Sugar is a crucial player in the baking game. It adds flavor and color to cookies, provides sweetness for cakes, and gives bulk and structure to buttercream. Different recipes require different types of sugars, so if you’ve ever wondered what the difference is between white, brown and powdered, this one’s for you.
What it is: This is the most commonly found sugar in most households. Also called granulated sugar, this highly refined sugar is made from sugarcane and sugar beets.
When to use it: White sugar is used in baking, cooking and coffee—if you’re weak. (Kidding we add sugar to our coffee all the time.)
Brown Sugar (Light and Dark)
What it is: Simply put, brown sugar is white sugar with cane molasses added to it. The amount of molasses added determines whether it’s light or dark brown sugar.
When to use it: Light brown sugar can be found in recipes for baked goods, as well as some savory dishes, while dark brown sugar is used mostly in baking (think gingerbread cake). Brown sugar can be swapped for white in some recipes, however, since brown sugar contains molasses, it will affect the texture of the baked good, so other ingredient amounts might have to be adjusted.
Confectioners’ Sugar (Powdered Sugar)
What it is: Confectioners’ sugar, powdered sugar—different names, same stuff. It’s made by grinding granulated sugar into a powdered state. If you’re in a pinch, you can create your own confectioners’ sugar at home by blending granulated white sugar, adding some cornstarch then sifting it.

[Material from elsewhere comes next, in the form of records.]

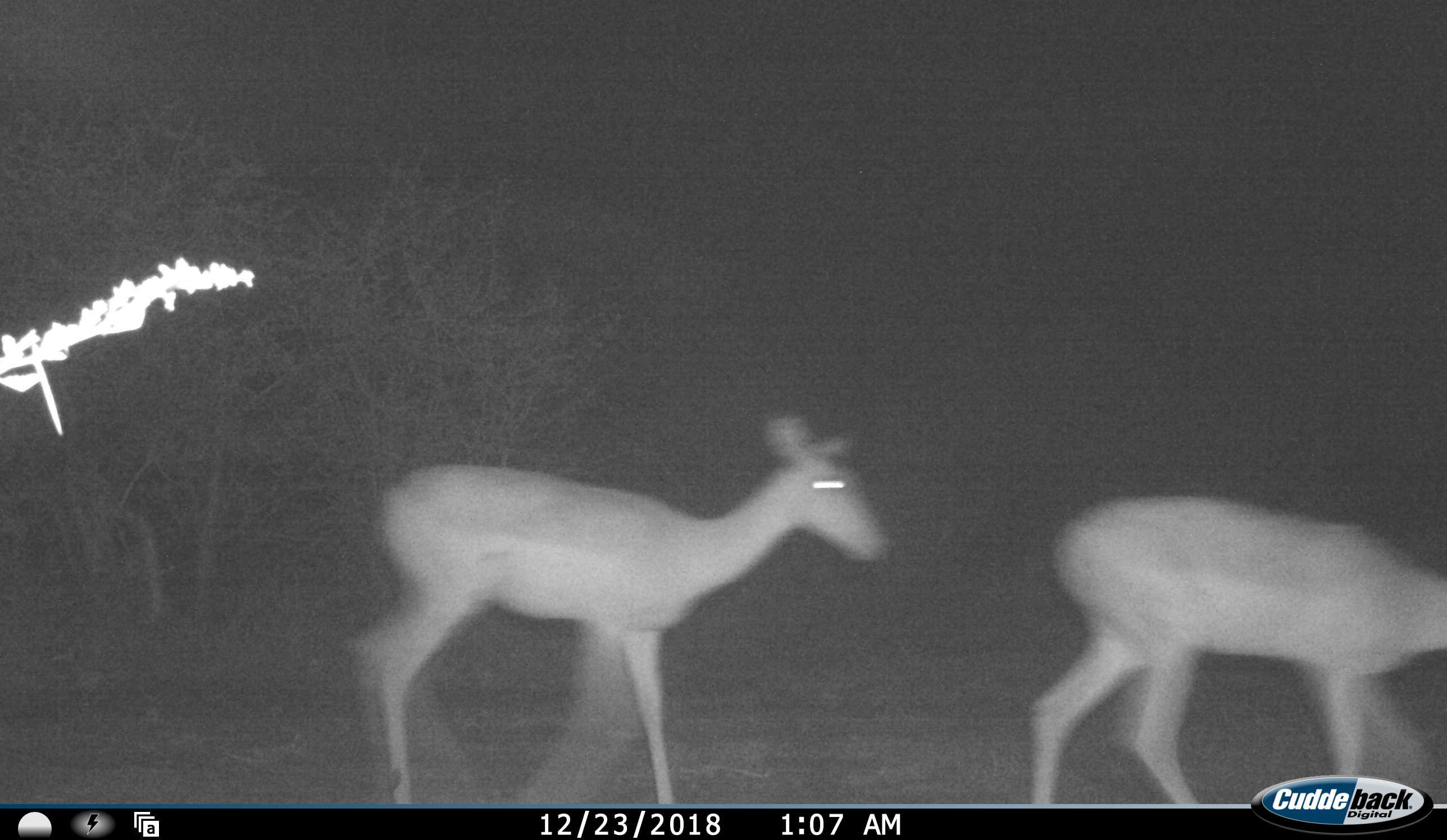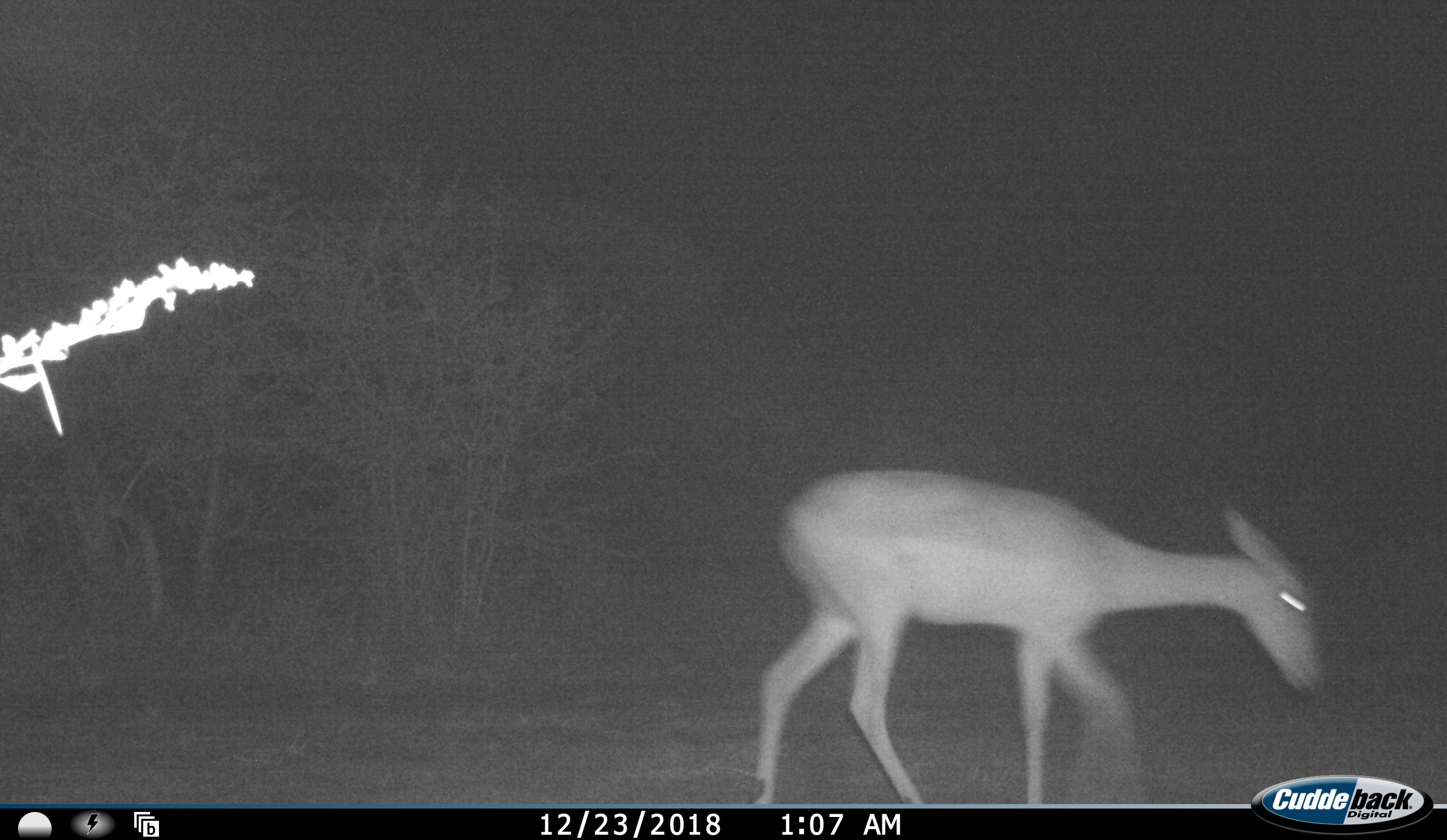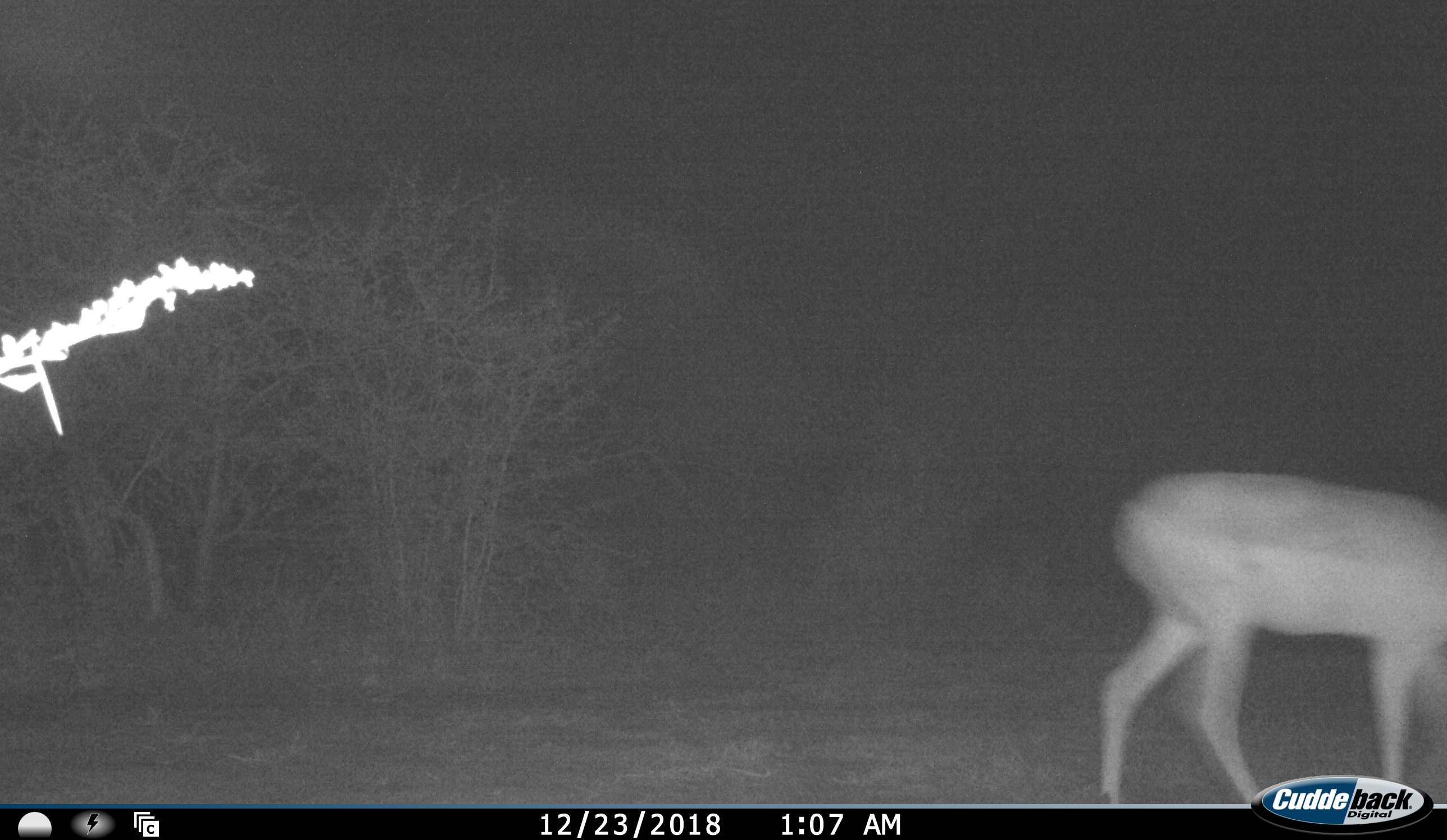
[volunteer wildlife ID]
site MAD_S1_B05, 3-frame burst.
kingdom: Animalia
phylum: Chordata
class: Mammalia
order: Artiodactyla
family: Bovidae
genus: Aepyceros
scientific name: Aepyceros melampus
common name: impala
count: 2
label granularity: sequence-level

When to use it: This sugar is commonly used to make frostings and glazes, and dusted as a finishing touch over cakes and other pastries.
Although brown and white sugars can sometimes be used interchangeably when baking, depending on the recipe, confectioners’ sugar isn’t an equal trade. You never want to make buttercream with white granulated sugar, for example, or you’ll end up with a crunchy frosting.

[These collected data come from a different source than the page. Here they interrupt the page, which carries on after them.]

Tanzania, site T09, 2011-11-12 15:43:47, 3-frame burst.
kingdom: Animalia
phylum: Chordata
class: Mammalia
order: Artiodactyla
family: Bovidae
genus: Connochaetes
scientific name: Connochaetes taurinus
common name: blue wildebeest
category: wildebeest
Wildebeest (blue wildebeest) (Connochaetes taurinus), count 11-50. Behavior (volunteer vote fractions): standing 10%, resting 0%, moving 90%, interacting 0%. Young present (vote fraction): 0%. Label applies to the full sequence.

One more sugar myth to bust? Brown sugar is not healthier than white sugar. We repeat: Brown sugar is no healthier than white sugar, despite popular opinion. Don’t let the color fool you. The New York Times cites the United States Department of Agriculture saying, “Brown sugar contains about 17 kilocalories per teaspoon, compared with 16 kilocalories per teaspoon for white sugar.” Case closed.